= Problem to solve =
Within the listing below, locate all lines containing the word "family". Copy each one.
──────── The data ────────
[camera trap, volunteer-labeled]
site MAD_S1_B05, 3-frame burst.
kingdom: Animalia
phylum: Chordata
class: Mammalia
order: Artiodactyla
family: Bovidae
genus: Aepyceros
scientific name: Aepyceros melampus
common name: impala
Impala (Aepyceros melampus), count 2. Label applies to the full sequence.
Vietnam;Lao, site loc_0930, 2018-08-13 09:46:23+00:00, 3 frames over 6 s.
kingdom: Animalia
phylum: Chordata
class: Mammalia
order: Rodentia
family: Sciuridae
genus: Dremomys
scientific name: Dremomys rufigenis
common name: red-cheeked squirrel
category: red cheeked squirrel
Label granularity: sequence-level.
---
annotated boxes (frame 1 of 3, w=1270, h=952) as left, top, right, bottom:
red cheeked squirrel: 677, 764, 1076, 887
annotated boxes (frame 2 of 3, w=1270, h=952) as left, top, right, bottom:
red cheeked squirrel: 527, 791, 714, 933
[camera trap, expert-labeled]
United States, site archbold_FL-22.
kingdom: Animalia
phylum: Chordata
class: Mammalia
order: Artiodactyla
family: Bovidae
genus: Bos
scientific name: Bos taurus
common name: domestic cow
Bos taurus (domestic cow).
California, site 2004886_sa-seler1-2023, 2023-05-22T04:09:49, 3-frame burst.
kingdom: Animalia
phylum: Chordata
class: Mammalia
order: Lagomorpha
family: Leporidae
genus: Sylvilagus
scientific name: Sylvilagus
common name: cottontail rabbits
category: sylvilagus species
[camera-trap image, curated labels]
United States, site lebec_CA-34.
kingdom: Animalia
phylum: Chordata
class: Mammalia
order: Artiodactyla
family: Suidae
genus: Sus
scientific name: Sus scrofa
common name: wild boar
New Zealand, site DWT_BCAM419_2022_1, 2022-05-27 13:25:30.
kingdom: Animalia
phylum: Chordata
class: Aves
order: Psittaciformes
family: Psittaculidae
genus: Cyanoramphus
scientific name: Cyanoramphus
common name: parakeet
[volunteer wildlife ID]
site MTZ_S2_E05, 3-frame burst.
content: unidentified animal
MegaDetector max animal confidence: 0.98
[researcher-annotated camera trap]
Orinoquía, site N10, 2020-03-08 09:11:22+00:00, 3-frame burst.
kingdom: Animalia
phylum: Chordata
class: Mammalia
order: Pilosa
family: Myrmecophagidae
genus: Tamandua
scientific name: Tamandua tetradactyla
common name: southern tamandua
────────
= Exercise solution =
family: Bovidae
family: Sciuridae
family: Bovidae
family: Leporidae
family: Suidae
family: Psittaculidae
family: Myrmecophagidae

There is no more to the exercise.